This document outlines the planned direction for CSharpDB, organized by timeframe and priority. Items are roughly ordered by expected impact within each tier, and statuses are intended to reflect the current v3.8.0 state of the repo.

Near-Term

Recently completed improvements to query performance, storage/runtime behavior, maintenance workflows, and developer ergonomics.

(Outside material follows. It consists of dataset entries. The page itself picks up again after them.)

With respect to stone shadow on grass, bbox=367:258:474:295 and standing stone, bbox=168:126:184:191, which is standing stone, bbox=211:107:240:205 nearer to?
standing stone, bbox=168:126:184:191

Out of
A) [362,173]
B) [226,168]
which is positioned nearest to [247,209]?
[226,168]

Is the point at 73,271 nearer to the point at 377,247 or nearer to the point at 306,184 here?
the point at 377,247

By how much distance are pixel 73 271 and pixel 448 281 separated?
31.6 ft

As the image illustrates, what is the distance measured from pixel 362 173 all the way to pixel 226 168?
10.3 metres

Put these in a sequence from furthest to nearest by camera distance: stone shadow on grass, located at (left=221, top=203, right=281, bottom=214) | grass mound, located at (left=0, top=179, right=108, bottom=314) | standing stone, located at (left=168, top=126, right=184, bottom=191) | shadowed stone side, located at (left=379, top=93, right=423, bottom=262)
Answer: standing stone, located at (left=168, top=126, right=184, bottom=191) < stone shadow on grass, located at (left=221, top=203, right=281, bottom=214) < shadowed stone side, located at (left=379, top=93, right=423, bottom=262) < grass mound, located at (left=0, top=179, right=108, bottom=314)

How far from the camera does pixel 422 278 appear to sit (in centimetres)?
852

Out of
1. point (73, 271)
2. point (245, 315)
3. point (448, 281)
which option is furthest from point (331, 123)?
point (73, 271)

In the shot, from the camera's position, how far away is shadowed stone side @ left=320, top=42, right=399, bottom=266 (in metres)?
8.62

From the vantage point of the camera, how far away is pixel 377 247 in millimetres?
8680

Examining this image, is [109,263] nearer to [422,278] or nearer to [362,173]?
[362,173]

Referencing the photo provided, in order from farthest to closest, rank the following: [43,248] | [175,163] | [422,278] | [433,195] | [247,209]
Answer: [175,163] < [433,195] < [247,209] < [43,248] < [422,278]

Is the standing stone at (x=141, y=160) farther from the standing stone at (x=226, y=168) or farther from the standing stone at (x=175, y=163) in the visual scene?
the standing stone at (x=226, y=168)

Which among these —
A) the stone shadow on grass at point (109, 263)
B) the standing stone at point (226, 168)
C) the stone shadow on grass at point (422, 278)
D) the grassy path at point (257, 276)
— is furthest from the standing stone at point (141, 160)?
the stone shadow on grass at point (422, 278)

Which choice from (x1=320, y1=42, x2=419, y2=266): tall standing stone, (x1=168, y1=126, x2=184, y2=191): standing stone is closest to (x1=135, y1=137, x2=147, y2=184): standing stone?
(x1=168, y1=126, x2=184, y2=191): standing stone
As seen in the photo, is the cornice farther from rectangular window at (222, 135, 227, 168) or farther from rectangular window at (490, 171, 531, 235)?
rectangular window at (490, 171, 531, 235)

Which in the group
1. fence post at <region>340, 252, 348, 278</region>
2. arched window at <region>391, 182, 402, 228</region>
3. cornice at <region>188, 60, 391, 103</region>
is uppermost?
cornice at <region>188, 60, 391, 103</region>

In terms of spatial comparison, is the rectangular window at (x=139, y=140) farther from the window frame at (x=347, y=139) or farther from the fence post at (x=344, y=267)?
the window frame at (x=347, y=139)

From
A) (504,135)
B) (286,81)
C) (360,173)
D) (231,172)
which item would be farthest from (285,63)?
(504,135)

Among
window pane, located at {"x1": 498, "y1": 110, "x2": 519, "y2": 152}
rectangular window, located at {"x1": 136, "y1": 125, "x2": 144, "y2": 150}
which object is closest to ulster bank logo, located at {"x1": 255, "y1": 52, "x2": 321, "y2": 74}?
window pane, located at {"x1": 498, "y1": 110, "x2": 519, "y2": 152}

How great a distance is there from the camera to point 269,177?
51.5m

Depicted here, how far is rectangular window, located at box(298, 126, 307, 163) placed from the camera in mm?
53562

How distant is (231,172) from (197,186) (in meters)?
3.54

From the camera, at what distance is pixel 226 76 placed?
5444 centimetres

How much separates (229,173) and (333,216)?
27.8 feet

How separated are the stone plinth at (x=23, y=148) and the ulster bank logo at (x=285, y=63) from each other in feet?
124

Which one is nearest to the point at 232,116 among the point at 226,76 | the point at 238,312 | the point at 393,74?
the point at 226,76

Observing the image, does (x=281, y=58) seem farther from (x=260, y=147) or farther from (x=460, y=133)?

Feature	Description	Status
`DISTINCT` keyword	Deduplicate rows in SELECT output	Done
Composite indexes	Multi-column indexes for covering more query patterns	Done
Index range scans	Use indexes for `<`, `>`, `<=`, `>=`, `BETWEEN` — not just equality	Done
Prepared statement cache	Cache parsed ASTs and query plans to avoid re-parsing identical SQL	Done
Cached max rowid	Avoid repeated O(n) scans when generating row IDs on insert (in-memory + persisted high-water mark)	Done
B+tree delete rebalancing	Merge underflowed pages on delete to reclaim space	Done
In-memory database mode	Open a database fully in memory, load a disk database into memory, and save a committed snapshot back to disk	Done
Shared in-memory ADO.NET mode	Support `Data Source=:memory:` and named shared in-memory databases with explicit save/load	Done
Collection field indexes	Equality-based secondary indexes for `Collection<T>` via `EnsureIndexAsync` / `FindByIndexAsync`	Done
Reader session reuse	Reuse snapshot pager and query planner inside `ReaderSession` for burst concurrent reads	Done
Architecture enforcement	`CSharpDB.Client` is now the main caller-facing interaction layer across local and remote scenarios; ADO.NET now routes ordinary direct and daemon-backed access through that layer, with only named shared in-memory provider state still retaining an internal engine dependency	Done
Database administration	Maintenance report, reindex (database/table/index/collection), VACUUM/compact, fragmentation analysis, database size report	Done
Dedicated gRPC daemon	`CSharpDB.Daemon` host plus `CSharpDB.Client` gRPC coverage for SQL, schema, procedures, collections, and maintenance	Done
Storage tuning presets	`UseLookupOptimizedPreset()` and `UseWriteOptimizedPreset()` for file-backed workloads	Done
Memory-mapped main-file reads	Opt-in mapped clean-page reads plus copy-on-write materialization for mutable access on file-backed databases	Done
Background WAL checkpointing	Incremental/sliced auto-checkpointing to move work off the triggering commit	Done
SQL executor/read-path fast paths	Compact scan and indexed-range projections, broader join lookup/covered paths, grouped/composite index aggregates, correlated subquery filter fast paths, and lower row materialization overhead	Done
Table/index statistics	ANALYZE command with persisted row counts, column NDV/min/max, stale tracking, and initial stats-guided index selection in the query planner	Done
Collection binary payloads	Binary direct-payload format with faster hydration, direct field/path extraction, and richer path-based indexing	Done
Collection path indexes	Nested scalar, array-element, nested array-object, Guid, temporal, and ordered text path indexes with `FindByPathAsync` / `FindByPathRangeAsync`	Done
Hybrid storage mode	Lazy-resident durable storage with gRPC tunable file-cache configuration; Admin direct local hosting keeps a warm in-process database instance and uses hybrid incremental-durable options by default	Done
Client backup/restore	`BackupAsync` / `RestoreAsync` as first-class `ICSharpDbClient` operations across direct, HTTP, gRPC, CLI, and Admin	Done
Native table archives and external tables	Native `.csdbtable` table snapshots with fast Admin Import / Export, download or server-path destinations, `CREATE EXTERNAL TABLE` / `DROP EXTERNAL TABLE`, `sys.external_tables`, read-only external table scans/joins, and embedded primary-key archive lookup indexes for eligible point reads	Done
Older DB foreign-key retrofit migration	Validate/apply maintenance workflow that rewrites existing child tables with persisted FK metadata across direct, HTTP, gRPC, CLI, and Admin	Done

Mid-Term

SQL feature parity, provider/tooling compatibility, and ecosystem expansion.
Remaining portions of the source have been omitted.